PROBLEM TO SOLVE:
Everything from the line holding "Looking at vertical" to the end of the listing below should be copied exactly, line for line, minus the pictures.

EXTRACTED DATA:
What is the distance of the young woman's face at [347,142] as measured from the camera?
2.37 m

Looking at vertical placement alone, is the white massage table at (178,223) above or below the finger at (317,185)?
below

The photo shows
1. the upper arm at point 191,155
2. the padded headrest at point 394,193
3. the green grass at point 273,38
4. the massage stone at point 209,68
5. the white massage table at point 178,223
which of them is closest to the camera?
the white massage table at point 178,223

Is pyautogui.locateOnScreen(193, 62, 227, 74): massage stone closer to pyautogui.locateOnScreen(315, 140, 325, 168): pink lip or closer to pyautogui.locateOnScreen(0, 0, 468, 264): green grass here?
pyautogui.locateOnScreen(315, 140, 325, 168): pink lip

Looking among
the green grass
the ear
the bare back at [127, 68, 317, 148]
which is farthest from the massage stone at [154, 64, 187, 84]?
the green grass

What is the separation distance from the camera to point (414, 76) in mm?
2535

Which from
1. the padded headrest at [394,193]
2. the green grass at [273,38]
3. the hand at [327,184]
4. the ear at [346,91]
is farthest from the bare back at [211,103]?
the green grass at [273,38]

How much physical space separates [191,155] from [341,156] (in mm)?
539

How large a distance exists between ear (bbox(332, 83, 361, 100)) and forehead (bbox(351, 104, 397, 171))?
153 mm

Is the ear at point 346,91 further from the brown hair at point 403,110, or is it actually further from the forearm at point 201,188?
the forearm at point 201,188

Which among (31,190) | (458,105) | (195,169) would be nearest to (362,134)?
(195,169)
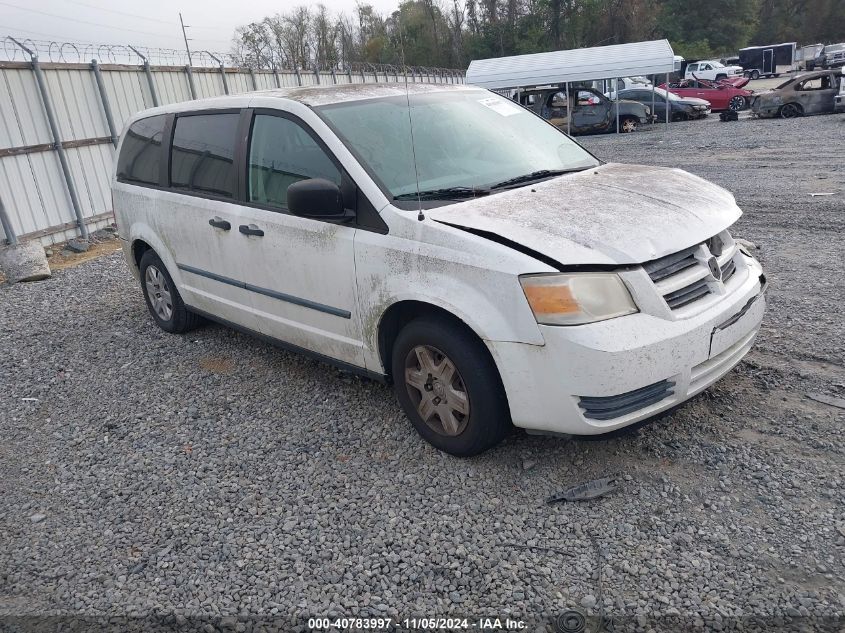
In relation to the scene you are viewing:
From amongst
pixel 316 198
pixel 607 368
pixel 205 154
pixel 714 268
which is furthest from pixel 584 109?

FINISHED ANSWER:
Looking at vertical placement alone, is the white massage table at (178,223) above or below the finger at (317,185)?
below

The photo shows
1. the upper arm at point 191,155
2. the padded headrest at point 394,193
3. the green grass at point 273,38
4. the massage stone at point 209,68
5. the white massage table at point 178,223
which of them is closest to the camera?
the white massage table at point 178,223

Is pyautogui.locateOnScreen(193, 62, 227, 74): massage stone closer to pyautogui.locateOnScreen(315, 140, 325, 168): pink lip or closer to pyautogui.locateOnScreen(0, 0, 468, 264): green grass here?
pyautogui.locateOnScreen(315, 140, 325, 168): pink lip

Looking among
the green grass
the ear
the bare back at [127, 68, 317, 148]
which is farthest from the massage stone at [154, 64, 187, 84]?
the green grass

What is the separation distance from the camera to point (414, 76) in mm?
2535

Which from
1. the padded headrest at [394,193]
2. the green grass at [273,38]
3. the hand at [327,184]
4. the ear at [346,91]
is farthest from the bare back at [211,103]?
the green grass at [273,38]

How much physical space separates [191,155] from [341,156] (in mm)?
539

How large a distance exists between ear (bbox(332, 83, 361, 100)) and forehead (bbox(351, 104, 397, 171))?
153 mm

Is the ear at point 346,91 further from the brown hair at point 403,110, or is it actually further from the forearm at point 201,188?
the forearm at point 201,188

Which among (31,190) | (458,105) | (195,169) would be nearest to (362,134)?
(195,169)
In relation to the scene you are viewing:
From amongst
pixel 316 198
pixel 607 368
pixel 205 154
pixel 714 268
which is furthest from pixel 584 109?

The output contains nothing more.